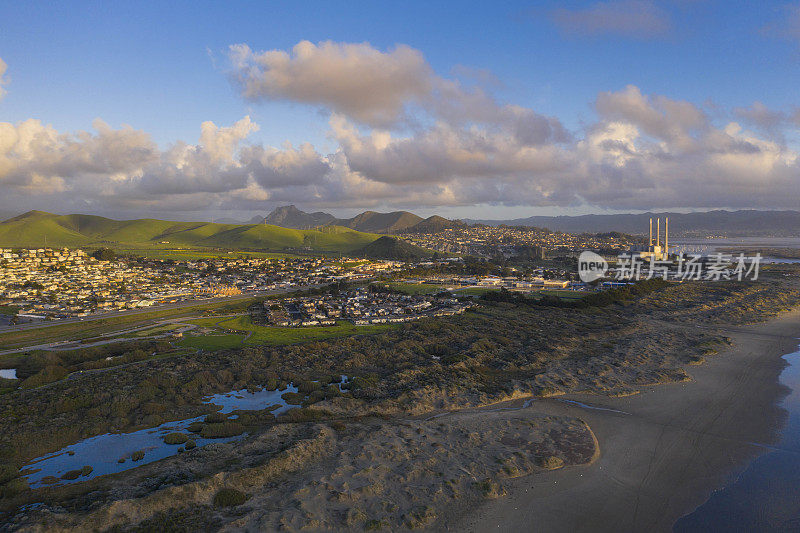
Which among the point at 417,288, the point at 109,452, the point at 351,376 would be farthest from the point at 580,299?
the point at 109,452

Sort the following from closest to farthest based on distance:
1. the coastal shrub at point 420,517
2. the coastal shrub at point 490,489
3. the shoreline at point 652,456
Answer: the coastal shrub at point 420,517, the shoreline at point 652,456, the coastal shrub at point 490,489

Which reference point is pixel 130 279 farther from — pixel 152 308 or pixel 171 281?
pixel 152 308

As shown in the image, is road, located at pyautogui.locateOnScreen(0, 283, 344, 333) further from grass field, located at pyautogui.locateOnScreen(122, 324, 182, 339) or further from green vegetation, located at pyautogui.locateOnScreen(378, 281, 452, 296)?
green vegetation, located at pyautogui.locateOnScreen(378, 281, 452, 296)

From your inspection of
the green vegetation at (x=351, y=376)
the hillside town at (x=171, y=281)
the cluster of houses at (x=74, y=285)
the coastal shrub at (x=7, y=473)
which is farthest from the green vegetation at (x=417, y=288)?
the coastal shrub at (x=7, y=473)

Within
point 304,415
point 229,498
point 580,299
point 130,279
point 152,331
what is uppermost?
point 130,279

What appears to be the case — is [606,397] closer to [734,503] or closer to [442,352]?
[734,503]

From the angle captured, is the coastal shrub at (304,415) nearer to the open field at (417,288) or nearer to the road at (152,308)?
the road at (152,308)

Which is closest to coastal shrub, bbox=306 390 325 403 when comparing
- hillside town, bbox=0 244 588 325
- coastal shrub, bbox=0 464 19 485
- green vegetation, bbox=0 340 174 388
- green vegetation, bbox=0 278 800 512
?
green vegetation, bbox=0 278 800 512

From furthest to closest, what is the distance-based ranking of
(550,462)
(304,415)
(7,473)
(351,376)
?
(351,376), (304,415), (550,462), (7,473)
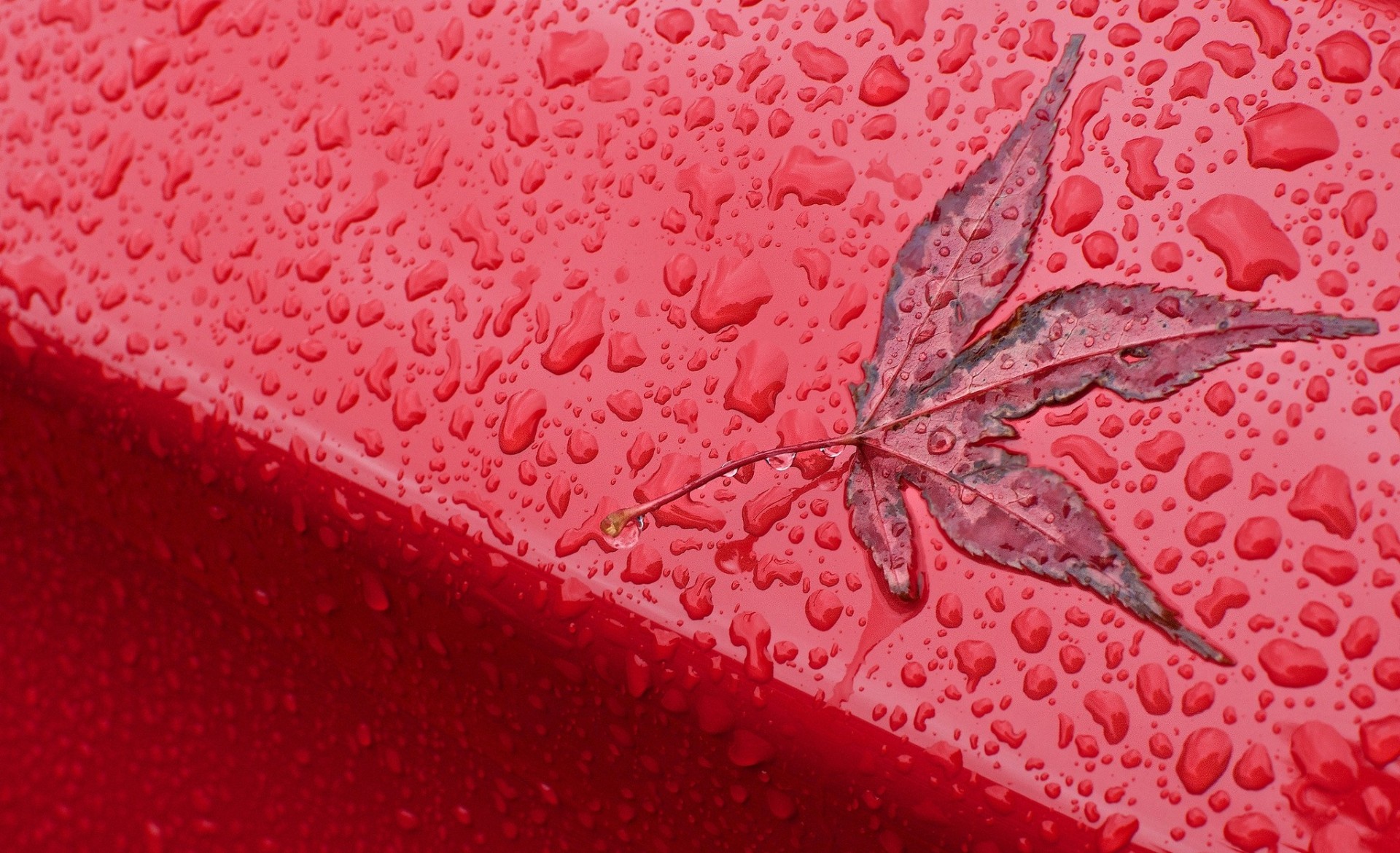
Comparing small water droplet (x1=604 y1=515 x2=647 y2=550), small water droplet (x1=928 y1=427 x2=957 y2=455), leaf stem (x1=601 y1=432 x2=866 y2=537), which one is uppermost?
small water droplet (x1=928 y1=427 x2=957 y2=455)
◇ ◇ ◇ ◇
EXERCISE => Convert every line of the records above into a Markdown table with the columns Row and Line, numbering the rows in order and skipping blank lines. Leave the pictures out.

TASK ANSWER =>
| Row | Line |
|---|---|
| 1 | Which among the point at 417,288, the point at 109,452, the point at 351,376 would be farthest from the point at 580,299? |
| 2 | the point at 109,452 |
| 3 | Sort the following from closest to farthest based on distance: |
| 4 | 1. the coastal shrub at point 420,517 |
| 5 | 2. the coastal shrub at point 490,489 |
| 6 | 3. the shoreline at point 652,456 |
| 7 | Answer: the coastal shrub at point 420,517, the shoreline at point 652,456, the coastal shrub at point 490,489 |
| 8 | Which reference point is pixel 130 279 farther from — pixel 152 308 or pixel 171 281? |
| 9 | pixel 152 308 |
| 10 | As shown in the image, is road, located at pyautogui.locateOnScreen(0, 283, 344, 333) further from grass field, located at pyautogui.locateOnScreen(122, 324, 182, 339) or further from green vegetation, located at pyautogui.locateOnScreen(378, 281, 452, 296)? |
| 11 | green vegetation, located at pyautogui.locateOnScreen(378, 281, 452, 296) |
| 12 | From your inspection of |
| 13 | the green vegetation at (x=351, y=376) |
| 14 | the hillside town at (x=171, y=281) |
| 15 | the cluster of houses at (x=74, y=285) |
| 16 | the coastal shrub at (x=7, y=473) |
| 17 | which is farthest from the green vegetation at (x=417, y=288)? |
| 18 | the coastal shrub at (x=7, y=473) |
| 19 | Within |
| 20 | point 304,415 |
| 21 | point 229,498 |
| 22 | point 580,299 |
| 23 | point 130,279 |
| 24 | point 152,331 |
| 25 | what is uppermost? |
| 26 | point 130,279 |
| 27 | What appears to be the case — is [606,397] closer to [734,503] or closer to [442,352]? |
| 28 | [734,503] |
| 29 | From the angle captured, is the coastal shrub at (304,415) nearer to the open field at (417,288) or nearer to the road at (152,308)? |
| 30 | the road at (152,308) |
| 31 | Which is closest to coastal shrub, bbox=306 390 325 403 when comparing |
| 32 | - hillside town, bbox=0 244 588 325 |
| 33 | - coastal shrub, bbox=0 464 19 485 |
| 34 | - green vegetation, bbox=0 340 174 388 |
| 35 | - green vegetation, bbox=0 278 800 512 |
| 36 | ? |
| 37 | green vegetation, bbox=0 278 800 512 |
| 38 | From furthest to closest, what is the distance-based ranking of |
| 39 | (550,462) |
| 40 | (304,415) |
| 41 | (7,473) |
| 42 | (351,376) |
| 43 | ? |
| 44 | (351,376), (304,415), (550,462), (7,473) |
| 45 | Comparing small water droplet (x1=604 y1=515 x2=647 y2=550), small water droplet (x1=928 y1=427 x2=957 y2=455), leaf stem (x1=601 y1=432 x2=866 y2=537), which one is uppermost? |
| 46 | small water droplet (x1=928 y1=427 x2=957 y2=455) |